Lack of Evidence of HHV-8 DNA in Blood Cells From Heart Transplant Recipients

To the Editor:

The human herpesvirus type 8 (HHV-8), previously named as Kaposi's sarcoma-associated herpesvirus (KSHV),1 has been suggested to play a major role in the etiology and the pathogenesis of acquired immunodeficiency syndrome (AIDS)-associated and iatrogenic Kaposi's sarcoma (KS). In addition, evidence for HHV-8 involvement in primary effusion and possibly other human B-cell lymphomas has been recently provided.2 Although a role for HHV-8 in the pathogenesis of the above neoplasms is presently accepted by most investigators, controversial results have been obtained in molecular epidemiology studies with regard to the distribution of the virus in the healthy population. Two recent reports have shown detection of HHV-8 DNA sequences in semen from the vast majority of healthy adults3 and in peripheral blood mononuclear cells (PBMC) from ∼10% of healthy subjects,4 suggesting that HHV-8 is a fairly common virus latently infecting humans. Thus, the involvement of HHV-8 in KS lesions1 and in non-KS skin lesions from immunosuppressed transplant recipients5 raises the possibility that the virus can reactivate in the presence of various immunosuppression conditions. By contrast, other investigators have failed to identify HHV-8 DNA in non-KS skin lesions from immunosuppressed transplant patients6 and in PBMC from a healthy adult population.7,8 

We looked for the presence of HHV-8 DNA in 54 buffy-coat samples from 28 KS-negative immunosuppressed heart transplant recipients and 134 control buffy-coat samples from healthy blood donors. Periodical shell-vial culturing of oropharyngeal washing showed reactivation of cytomegalovirus (CMV), and/or herpes simplex virus 1 (HSV-1) in 18 of the 28 (64.3%) transplant patients during immunosuppressive treatment. DNA from buffy-coat cells was prepared by a “salting out” procedure and polymerase chain reaction (PCR) suitability of the samples was assessed by amplification of a human β-globin gene region. One microgram of each DNA sample was tested for the presence of HHV-8 DNA sequences by nested PCR amplification.7 HHV-8 PCR was performed on 1 to 4 serial samples per transplant patient, of whom at least one was drawn at the time when CMV and/or HSV-1 reactivation was demonstrated. Reconstruction experiments with titrated cloned HHV-8 templates showed that the nested amplification procedure used was able to detect five copies of target DNA sequence. However, HHV-8 DNA was found neither in the blood donors nor in the transplant patients, including those with concomitant reactivation of CMV and/or HSV-1.

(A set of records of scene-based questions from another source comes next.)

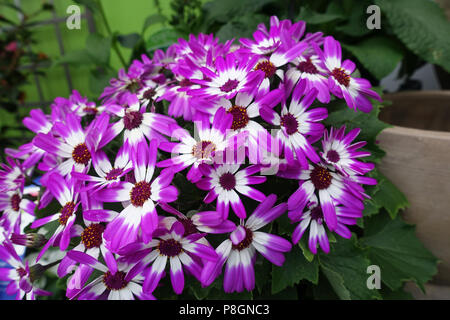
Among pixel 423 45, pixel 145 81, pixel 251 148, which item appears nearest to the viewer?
pixel 251 148

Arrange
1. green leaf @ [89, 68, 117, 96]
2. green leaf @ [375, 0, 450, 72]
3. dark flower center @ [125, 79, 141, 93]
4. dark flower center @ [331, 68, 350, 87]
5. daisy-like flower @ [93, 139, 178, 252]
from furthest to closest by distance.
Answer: green leaf @ [89, 68, 117, 96]
green leaf @ [375, 0, 450, 72]
dark flower center @ [125, 79, 141, 93]
dark flower center @ [331, 68, 350, 87]
daisy-like flower @ [93, 139, 178, 252]

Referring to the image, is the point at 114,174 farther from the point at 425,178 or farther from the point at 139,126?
the point at 425,178

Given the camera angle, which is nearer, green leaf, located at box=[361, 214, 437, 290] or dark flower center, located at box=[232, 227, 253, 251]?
dark flower center, located at box=[232, 227, 253, 251]

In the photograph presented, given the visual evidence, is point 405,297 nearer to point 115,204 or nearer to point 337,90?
point 337,90

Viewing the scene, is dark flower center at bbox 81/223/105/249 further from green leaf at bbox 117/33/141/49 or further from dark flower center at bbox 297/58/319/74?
green leaf at bbox 117/33/141/49

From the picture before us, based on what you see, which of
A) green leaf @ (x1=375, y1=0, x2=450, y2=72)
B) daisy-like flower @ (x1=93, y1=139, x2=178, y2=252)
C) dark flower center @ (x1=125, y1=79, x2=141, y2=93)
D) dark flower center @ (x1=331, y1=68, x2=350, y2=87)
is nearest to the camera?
daisy-like flower @ (x1=93, y1=139, x2=178, y2=252)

Our failure to detect HHV-8 DNA sequences in buffy-coat cells from the healthy blood donors and the transplant patients examined does not support that HHV-8 is a common infectious agent typically reactivating in the course of immunosuppression. Actually, CD19⁺ B cells are a target for HHV-8 infection in KS patients.1 Although the lymphoid system has been suggested to represent a possible reservoir of HHV-8–infected cells4 it is not presently known whether B cells are also a site of viral latency. Most human herpesviruses are in fact ubiquitous and lymphotropic. In particular, Epstein-Barr virus (EBV) shares nucleotide sequence homology with HHV-8 and is well known to establish a latent infection in B cells and to be a relevant cofactor in different lymphomas. Nevertheless, EBV genome is hardly detectable in the blood of the vast majority of healthy subjects even when sensitive PCR methods are used.7 Thus, a low HHV-8 load could similarly not be detected during latent infection. However, it is worth considering that HHV-8 genome has been demonstrated in endothelial and spindle cells present in KS lesions9 and in sensory ganglia from KS-positive patients,10 raising the possibility that HHV-8 establishes a latent infection in tissues other than lymphocytes. The high prevalence of HHV-8 in semen from healthy subjects recently reported3 merits further investigation in light of this hypothesis. In conclusion, we consider that data presently available are not at all sufficient to claim that HHV-8 is as ubiquitous as other human herpesviruses. Accordingly, KS typically develops in homosexual males, and the rare occurrences of KS in women appear to be related to sexual contacts with bisexual males. In addition, HHV-8 DNA has been detected at high frequency in human immunodeficiency virus–infected homosexual males with and without KS.2,8 It is also worth reminding that another human herpesvirus, HSV-2, is an almost exclusively sexually transmitted agent. Thus, it may be reasonably conceived that transmission of HHV-8 infection requires specific sexual practices and that development of HHV-8–related diseases is critically favored by underlying immunosuppression.